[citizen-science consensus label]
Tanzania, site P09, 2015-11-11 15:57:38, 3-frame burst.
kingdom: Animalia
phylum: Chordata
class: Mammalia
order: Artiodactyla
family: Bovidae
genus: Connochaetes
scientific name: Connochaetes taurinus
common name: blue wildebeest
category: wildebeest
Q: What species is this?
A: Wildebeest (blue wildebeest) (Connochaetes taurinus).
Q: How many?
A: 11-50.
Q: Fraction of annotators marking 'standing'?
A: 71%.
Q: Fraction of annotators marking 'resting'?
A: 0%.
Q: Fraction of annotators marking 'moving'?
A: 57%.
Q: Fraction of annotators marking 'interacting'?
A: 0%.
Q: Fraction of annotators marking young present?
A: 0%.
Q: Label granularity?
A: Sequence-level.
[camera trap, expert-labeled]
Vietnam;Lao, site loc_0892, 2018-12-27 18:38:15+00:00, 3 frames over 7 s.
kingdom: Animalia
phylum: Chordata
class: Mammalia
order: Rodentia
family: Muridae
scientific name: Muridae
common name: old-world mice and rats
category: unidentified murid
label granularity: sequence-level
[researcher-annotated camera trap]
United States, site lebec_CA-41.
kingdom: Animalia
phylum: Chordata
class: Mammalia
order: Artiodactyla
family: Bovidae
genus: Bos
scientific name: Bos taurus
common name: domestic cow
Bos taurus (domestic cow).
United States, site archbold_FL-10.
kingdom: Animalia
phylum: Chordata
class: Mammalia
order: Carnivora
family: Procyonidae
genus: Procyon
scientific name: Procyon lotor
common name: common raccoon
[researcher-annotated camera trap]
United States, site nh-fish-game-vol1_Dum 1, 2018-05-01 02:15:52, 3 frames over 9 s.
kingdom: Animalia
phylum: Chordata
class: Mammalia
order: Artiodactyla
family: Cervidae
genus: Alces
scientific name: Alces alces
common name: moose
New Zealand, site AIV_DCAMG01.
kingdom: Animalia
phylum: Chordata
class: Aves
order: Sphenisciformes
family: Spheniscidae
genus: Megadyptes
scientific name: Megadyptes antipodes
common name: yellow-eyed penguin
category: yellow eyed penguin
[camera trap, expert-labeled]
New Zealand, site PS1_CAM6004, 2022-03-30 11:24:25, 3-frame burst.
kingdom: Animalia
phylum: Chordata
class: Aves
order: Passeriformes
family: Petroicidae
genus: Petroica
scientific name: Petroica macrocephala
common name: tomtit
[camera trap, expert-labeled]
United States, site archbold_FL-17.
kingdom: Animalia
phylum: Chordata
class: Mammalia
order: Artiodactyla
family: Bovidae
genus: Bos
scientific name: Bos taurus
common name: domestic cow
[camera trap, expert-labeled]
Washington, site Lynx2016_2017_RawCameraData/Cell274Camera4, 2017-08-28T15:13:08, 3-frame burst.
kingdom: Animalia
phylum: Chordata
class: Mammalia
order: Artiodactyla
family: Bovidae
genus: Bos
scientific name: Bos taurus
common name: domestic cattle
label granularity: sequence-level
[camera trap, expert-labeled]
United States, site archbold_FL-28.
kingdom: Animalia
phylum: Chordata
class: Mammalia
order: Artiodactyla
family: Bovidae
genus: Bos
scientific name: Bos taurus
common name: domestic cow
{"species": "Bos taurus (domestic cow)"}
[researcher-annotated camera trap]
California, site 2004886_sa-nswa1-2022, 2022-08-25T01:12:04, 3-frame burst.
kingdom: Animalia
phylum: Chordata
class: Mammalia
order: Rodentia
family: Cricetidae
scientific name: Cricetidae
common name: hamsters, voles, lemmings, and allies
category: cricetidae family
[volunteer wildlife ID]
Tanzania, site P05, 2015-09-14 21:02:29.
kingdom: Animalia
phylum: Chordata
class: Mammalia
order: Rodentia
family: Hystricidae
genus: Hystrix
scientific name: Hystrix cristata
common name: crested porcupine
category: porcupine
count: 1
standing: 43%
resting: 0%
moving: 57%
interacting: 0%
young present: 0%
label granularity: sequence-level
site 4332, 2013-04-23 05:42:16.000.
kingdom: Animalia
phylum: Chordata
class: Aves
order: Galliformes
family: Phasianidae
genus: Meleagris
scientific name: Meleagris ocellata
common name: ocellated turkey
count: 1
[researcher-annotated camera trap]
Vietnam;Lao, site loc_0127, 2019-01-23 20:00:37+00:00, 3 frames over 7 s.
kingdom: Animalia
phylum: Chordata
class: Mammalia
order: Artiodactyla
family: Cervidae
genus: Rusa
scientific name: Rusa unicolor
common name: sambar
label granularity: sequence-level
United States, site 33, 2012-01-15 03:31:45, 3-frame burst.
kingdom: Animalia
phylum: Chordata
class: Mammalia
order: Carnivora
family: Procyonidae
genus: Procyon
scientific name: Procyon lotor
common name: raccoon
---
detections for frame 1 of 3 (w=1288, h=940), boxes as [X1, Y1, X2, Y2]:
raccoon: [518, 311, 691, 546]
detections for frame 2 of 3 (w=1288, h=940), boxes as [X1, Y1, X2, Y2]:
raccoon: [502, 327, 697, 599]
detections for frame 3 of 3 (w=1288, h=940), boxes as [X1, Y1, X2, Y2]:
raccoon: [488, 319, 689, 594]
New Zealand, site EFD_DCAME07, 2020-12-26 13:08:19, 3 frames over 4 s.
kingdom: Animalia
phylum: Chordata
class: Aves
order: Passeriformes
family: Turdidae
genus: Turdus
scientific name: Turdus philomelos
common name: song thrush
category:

═══

Work to complete:
Retype the records above in full, exactly as they appear.

Task output:
[citizen-science consensus label]
Tanzania, site P09, 2015-11-11 15:57:38, 3-frame burst.
kingdom: Animalia
phylum: Chordata
class: Mammalia
order: Artiodactyla
family: Bovidae
genus: Connochaetes
scientific name: Connochaetes taurinus
common name: blue wildebeest
category: wildebeest
Q: What species is this?
A: Wildebeest (blue wildebeest) (Connochaetes taurinus).
Q: How many?
A: 11-50.
Q: Fraction of annotators marking 'standing'?
A: 71%.
Q: Fraction of annotators marking 'resting'?
A: 0%.
Q: Fraction of annotators marking 'moving'?
A: 57%.
Q: Fraction of annotators marking 'interacting'?
A: 0%.
Q: Fraction of annotators marking young present?
A: 0%.
Q: Label granularity?
A: Sequence-level.
[camera trap, expert-labeled]
Vietnam;Lao, site loc_0892, 2018-12-27 18:38:15+00:00, 3 frames over 7 s.
kingdom: Animalia
phylum: Chordata
class: Mammalia
order: Rodentia
family: Muridae
scientific name: Muridae
common name: old-world mice and rats
category: unidentified murid
label granularity: sequence-level
[researcher-annotated camera trap]
United States, site lebec_CA-41.
kingdom: Animalia
phylum: Chordata
class: Mammalia
order: Artiodactyla
family: Bovidae
genus: Bos
scientific name: Bos taurus
common name: domestic cow
Bos taurus (domestic cow).
United States, site archbold_FL-10.
kingdom: Animalia
phylum: Chordata
class: Mammalia
order: Carnivora
family: Procyonidae
genus: Procyon
scientific name: Procyon lotor
common name: common raccoon
[researcher-annotated camera trap]
United States, site nh-fish-game-vol1_Dum 1, 2018-05-01 02:15:52, 3 frames over 9 s.
kingdom: Animalia
phylum: Chordata
class: Mammalia
order: Artiodactyla
family: Cervidae
genus: Alces
scientific name: Alces alces
common name: moose
New Zealand, site AIV_DCAMG01.
kingdom: Animalia
phylum: Chordata
class: Aves
order: Sphenisciformes
family: Spheniscidae
genus: Megadyptes
scientific name: Megadyptes antipodes
common name: yellow-eyed penguin
category: yellow eyed penguin
[camera trap, expert-labeled]
New Zealand, site PS1_CAM6004, 2022-03-30 11:24:25, 3-frame burst.
kingdom: Animalia
phylum: Chordata
class: Aves
order: Passeriformes
family: Petroicidae
genus: Petroica
scientific name: Petroica macrocephala
common name: tomtit
[camera trap, expert-labeled]
United States, site archbold_FL-17.
kingdom: Animalia
phylum: Chordata
class: Mammalia
order: Artiodactyla
family: Bovidae
genus: Bos
scientific name: Bos taurus
common name: domestic cow
[camera trap, expert-labeled]
Washington, site Lynx2016_2017_RawCameraData/Cell274Camera4, 2017-08-28T15:13:08, 3-frame burst.
kingdom: Animalia
phylum: Chordata
class: Mammalia
order: Artiodactyla
family: Bovidae
genus: Bos
scientific name: Bos taurus
common name: domestic cattle
label granularity: sequence-level
[camera trap, expert-labeled]
United States, site archbold_FL-28.
kingdom: Animalia
phylum: Chordata
class: Mammalia
order: Artiodactyla
family: Bovidae
genus: Bos
scientific name: Bos taurus
common name: domestic cow
{"species": "Bos taurus (domestic cow)"}
[researcher-annotated camera trap]
California, site 2004886_sa-nswa1-2022, 2022-08-25T01:12:04, 3-frame burst.
kingdom: Animalia
phylum: Chordata
class: Mammalia
order: Rodentia
family: Cricetidae
scientific name: Cricetidae
common name: hamsters, voles, lemmings, and allies
category: cricetidae family
[volunteer wildlife ID]
Tanzania, site P05, 2015-09-14 21:02:29.
kingdom: Animalia
phylum: Chordata
class: Mammalia
order: Rodentia
family: Hystricidae
genus: Hystrix
scientific name: Hystrix cristata
common name: crested porcupine
category: porcupine
count: 1
standing: 43%
resting: 0%
moving: 57%
interacting: 0%
young present: 0%
label granularity: sequence-level
site 4332, 2013-04-23 05:42:16.000.
kingdom: Animalia
phylum: Chordata
class: Aves
order: Galliformes
family: Phasianidae
genus: Meleagris
scientific name: Meleagris ocellata
common name: ocellated turkey
count: 1
[researcher-annotated camera trap]
Vietnam;Lao, site loc_0127, 2019-01-23 20:00:37+00:00, 3 frames over 7 s.
kingdom: Animalia
phylum: Chordata
class: Mammalia
order: Artiodactyla
family: Cervidae
genus: Rusa
scientific name: Rusa unicolor
common name: sambar
label granularity: sequence-level
United States, site 33, 2012-01-15 03:31:45, 3-frame burst.
kingdom: Animalia
phylum: Chordata
class: Mammalia
order: Carnivora
family: Procyonidae
genus: Procyon
scientific name: Procyon lotor
common name: raccoon
---
detections for frame 1 of 3 (w=1288, h=940), boxes as [X1, Y1, X2, Y2]:
raccoon: [518, 311, 691, 546]
detections for frame 2 of 3 (w=1288, h=940), boxes as [X1, Y1, X2, Y2]:
raccoon: [502, 327, 697, 599]
detections for frame 3 of 3 (w=1288, h=940), boxes as [X1, Y1, X2, Y2]:
raccoon: [488, 319, 689, 594]
New Zealand, site EFD_DCAME07, 2020-12-26 13:08:19, 3 frames over 4 s.
kingdom: Animalia
phylum: Chordata
class: Aves
order: Passeriformes
family: Turdidae
genus: Turdus
scientific name: Turdus philomelos
common name: song thrush
category:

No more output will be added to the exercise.